* [引用文]
============

2020年12月31日 | 高3用 授業内容をもう一度
第1問 
問2 下線部Bに関連して,次の文章を読んで,以下の(1),(2)に答えなさい。

 1582年に,九州のキリシタン大名3名の名代として,伊東マンショら4名の少年が長崎港を出発した。日本からの使節は,ポルトガルの植民地の港を経てリスボンに入り,1584年にマドリードでスペイン国王フェリペ2世に,翌年にローマで教皇に謁見したのち,1590年に帰国した。その後,仙台藩主伊達政宗の家臣支倉常長が派遣され,ローマで教皇に謁見した。しかし,支倉常長が帰国した時には,キリスト教は禁教となっていた。

(1) 下線部 に関連して,使節が日本とローマの往復の途上寄港した場所の位置として適切なものを,地図中の1~9から4つ選び,番号が小さい順に左から記入しなさい。



(2) 下線部 が在位していた期間に起きた出来事を,次の1~6の中から3つ選び,番号が小さい順に左から記入しなさい。
1.セルバンテスの『ドン=キホーテ』前編が刊行された。
2.ネーデルラント北部7州が独立を宣言した。
3.ポトシで銀鉱が発見された。
4.ポルトガルとスペインの同君連合が成立した。
5.西まわりのアジア航路を目指したマゼランがフィリピンに到達した。
6.レパントの海戦でオスマン帝国軍が敗れた。

============

* [記録データ]
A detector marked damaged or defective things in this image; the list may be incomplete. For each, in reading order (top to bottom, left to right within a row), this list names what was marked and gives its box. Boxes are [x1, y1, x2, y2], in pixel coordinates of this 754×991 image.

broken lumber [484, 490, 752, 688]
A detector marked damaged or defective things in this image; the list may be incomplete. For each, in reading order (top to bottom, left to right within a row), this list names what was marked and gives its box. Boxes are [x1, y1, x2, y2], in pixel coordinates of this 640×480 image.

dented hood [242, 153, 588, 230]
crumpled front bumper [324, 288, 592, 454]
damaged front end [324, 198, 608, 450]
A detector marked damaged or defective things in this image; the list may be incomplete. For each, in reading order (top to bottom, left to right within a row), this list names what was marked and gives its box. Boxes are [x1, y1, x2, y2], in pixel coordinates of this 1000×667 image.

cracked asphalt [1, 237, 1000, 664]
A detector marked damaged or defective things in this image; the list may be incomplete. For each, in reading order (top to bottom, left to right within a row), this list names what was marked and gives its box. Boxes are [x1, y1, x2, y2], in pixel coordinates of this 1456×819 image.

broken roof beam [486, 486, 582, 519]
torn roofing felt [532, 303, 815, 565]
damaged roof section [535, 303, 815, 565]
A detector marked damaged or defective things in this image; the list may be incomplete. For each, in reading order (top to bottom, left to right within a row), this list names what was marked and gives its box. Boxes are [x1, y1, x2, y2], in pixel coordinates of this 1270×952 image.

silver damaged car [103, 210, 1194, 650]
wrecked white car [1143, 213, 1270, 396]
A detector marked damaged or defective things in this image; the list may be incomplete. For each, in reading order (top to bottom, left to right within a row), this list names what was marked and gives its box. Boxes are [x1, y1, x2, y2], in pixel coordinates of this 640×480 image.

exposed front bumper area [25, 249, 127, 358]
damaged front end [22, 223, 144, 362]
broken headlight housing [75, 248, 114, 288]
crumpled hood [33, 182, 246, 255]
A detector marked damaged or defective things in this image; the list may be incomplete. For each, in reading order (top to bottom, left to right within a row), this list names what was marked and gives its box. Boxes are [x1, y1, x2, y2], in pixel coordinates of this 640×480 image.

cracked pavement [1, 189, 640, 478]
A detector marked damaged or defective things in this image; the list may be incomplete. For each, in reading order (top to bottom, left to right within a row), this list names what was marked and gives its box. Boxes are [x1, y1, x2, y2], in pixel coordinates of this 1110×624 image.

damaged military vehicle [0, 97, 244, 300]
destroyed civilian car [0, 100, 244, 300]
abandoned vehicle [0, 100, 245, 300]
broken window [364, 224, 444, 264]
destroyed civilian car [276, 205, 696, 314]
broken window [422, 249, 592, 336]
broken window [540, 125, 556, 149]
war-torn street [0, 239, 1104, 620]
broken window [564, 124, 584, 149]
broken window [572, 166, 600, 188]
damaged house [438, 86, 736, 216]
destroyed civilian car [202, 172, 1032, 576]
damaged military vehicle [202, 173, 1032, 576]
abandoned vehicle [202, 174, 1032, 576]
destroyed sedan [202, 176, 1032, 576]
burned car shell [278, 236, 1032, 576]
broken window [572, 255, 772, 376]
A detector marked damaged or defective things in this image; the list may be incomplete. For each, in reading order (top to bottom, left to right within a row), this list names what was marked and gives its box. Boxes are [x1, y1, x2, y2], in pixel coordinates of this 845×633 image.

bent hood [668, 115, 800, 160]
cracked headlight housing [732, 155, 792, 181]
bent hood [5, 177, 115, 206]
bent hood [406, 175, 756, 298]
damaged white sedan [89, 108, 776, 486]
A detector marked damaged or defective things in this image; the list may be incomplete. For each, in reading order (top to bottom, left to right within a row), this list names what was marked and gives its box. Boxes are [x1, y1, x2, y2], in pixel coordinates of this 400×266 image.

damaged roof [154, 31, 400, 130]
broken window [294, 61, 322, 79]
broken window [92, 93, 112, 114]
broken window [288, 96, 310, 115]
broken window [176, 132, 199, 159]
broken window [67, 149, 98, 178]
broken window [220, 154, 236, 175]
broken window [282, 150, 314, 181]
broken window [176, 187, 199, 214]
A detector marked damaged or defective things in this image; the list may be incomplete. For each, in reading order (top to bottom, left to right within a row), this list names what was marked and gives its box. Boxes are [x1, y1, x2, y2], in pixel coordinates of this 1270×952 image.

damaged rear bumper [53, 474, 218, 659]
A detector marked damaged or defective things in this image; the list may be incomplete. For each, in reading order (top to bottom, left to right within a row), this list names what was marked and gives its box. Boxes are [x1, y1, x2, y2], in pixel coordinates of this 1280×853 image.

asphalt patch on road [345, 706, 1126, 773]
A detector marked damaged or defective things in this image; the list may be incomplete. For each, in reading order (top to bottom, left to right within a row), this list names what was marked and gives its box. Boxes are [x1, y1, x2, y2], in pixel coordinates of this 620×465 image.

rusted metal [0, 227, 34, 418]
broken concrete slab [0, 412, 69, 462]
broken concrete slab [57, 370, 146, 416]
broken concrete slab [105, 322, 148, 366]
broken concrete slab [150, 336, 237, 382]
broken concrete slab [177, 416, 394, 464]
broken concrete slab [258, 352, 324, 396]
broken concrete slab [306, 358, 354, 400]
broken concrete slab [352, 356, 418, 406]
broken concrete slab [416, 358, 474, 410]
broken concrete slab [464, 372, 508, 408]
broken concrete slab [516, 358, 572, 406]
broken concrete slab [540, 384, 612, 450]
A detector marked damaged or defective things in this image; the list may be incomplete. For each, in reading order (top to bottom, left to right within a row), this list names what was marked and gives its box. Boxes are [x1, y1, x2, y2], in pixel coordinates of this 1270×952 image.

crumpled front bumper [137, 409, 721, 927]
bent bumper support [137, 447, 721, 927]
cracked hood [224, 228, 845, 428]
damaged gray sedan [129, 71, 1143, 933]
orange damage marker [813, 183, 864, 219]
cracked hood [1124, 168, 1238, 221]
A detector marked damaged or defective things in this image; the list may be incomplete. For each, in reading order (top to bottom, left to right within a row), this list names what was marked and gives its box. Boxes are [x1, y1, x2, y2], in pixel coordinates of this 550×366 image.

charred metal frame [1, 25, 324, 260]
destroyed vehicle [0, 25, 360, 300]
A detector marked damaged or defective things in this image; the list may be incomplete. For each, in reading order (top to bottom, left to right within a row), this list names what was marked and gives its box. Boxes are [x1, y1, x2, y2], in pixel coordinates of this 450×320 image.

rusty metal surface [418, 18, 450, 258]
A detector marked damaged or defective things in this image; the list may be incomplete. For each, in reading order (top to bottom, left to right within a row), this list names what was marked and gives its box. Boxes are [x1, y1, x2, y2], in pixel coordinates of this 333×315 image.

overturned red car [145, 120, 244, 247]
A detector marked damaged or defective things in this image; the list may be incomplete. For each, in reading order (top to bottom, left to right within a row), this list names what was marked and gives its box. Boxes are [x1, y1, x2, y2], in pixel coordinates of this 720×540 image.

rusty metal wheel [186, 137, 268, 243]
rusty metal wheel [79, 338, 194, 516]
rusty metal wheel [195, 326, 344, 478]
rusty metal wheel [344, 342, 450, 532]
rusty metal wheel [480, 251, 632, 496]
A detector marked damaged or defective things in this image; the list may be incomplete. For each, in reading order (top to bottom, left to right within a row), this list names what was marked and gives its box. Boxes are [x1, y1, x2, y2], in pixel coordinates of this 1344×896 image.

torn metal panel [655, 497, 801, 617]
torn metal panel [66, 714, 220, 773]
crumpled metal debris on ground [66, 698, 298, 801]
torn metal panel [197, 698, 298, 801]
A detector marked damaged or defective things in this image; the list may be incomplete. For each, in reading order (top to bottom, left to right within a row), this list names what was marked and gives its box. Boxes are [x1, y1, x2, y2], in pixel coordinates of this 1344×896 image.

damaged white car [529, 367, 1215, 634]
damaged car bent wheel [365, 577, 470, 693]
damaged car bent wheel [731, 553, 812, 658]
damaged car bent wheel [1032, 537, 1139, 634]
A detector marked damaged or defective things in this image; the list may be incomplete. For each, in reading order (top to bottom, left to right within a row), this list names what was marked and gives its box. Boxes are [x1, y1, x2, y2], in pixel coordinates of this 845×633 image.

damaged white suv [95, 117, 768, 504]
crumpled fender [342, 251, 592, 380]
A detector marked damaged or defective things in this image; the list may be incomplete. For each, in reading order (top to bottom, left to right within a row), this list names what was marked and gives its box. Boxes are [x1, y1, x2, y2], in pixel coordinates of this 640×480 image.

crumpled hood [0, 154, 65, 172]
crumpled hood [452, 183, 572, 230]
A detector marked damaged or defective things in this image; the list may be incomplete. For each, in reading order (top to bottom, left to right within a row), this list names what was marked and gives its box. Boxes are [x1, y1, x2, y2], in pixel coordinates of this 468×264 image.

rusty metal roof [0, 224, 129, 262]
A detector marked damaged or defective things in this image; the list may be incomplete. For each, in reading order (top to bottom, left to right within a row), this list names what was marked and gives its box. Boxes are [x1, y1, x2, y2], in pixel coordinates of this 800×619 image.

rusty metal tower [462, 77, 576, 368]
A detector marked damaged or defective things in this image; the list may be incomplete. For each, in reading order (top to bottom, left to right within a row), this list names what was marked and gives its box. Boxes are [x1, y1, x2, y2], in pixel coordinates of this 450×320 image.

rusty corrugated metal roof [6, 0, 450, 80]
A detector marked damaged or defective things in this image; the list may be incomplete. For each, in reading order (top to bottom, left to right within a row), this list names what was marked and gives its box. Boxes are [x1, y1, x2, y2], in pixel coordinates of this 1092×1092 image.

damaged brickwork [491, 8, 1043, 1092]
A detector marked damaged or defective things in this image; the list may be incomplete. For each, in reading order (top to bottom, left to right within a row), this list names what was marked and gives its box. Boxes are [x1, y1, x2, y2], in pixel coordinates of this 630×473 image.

============

* [作業内容] 引用文の「2020年12月31日 | 高3用 授業内容をもう一度」から「2.ネーデルラント北部7州が独立を宣言した。」までを、一字も変えずに書き写すこと。 引用文のみを根拠とすること。

* [解答]
2020年12月31日 | 高3用 授業内容をもう一度
第1問 
問2 下線部Bに関連して,次の文章を読んで,以下の(1),(2)に答えなさい。

 1582年に,九州のキリシタン大名3名の名代として,伊東マンショら4名の少年が長崎港を出発した。日本からの使節は,ポルトガルの植民地の港を経てリスボンに入り,1584年にマドリードでスペイン国王フェリペ2世に,翌年にローマで教皇に謁見したのち,1590年に帰国した。その後,仙台藩主伊達政宗の家臣支倉常長が派遣され,ローマで教皇に謁見した。しかし,支倉常長が帰国した時には,キリスト教は禁教となっていた。

(1) 下線部 に関連して,使節が日本とローマの往復の途上寄港した場所の位置として適切なものを,地図中の1~9から4つ選び,番号が小さい順に左から記入しなさい。



(2) 下線部 が在位していた期間に起きた出来事を,次の1~6の中から3つ選び,番号が小さい順に左から記入しなさい。
1.セルバンテスの『ドン=キホーテ』前編が刊行された。
2.ネーデルラント北部7州が独立を宣言した。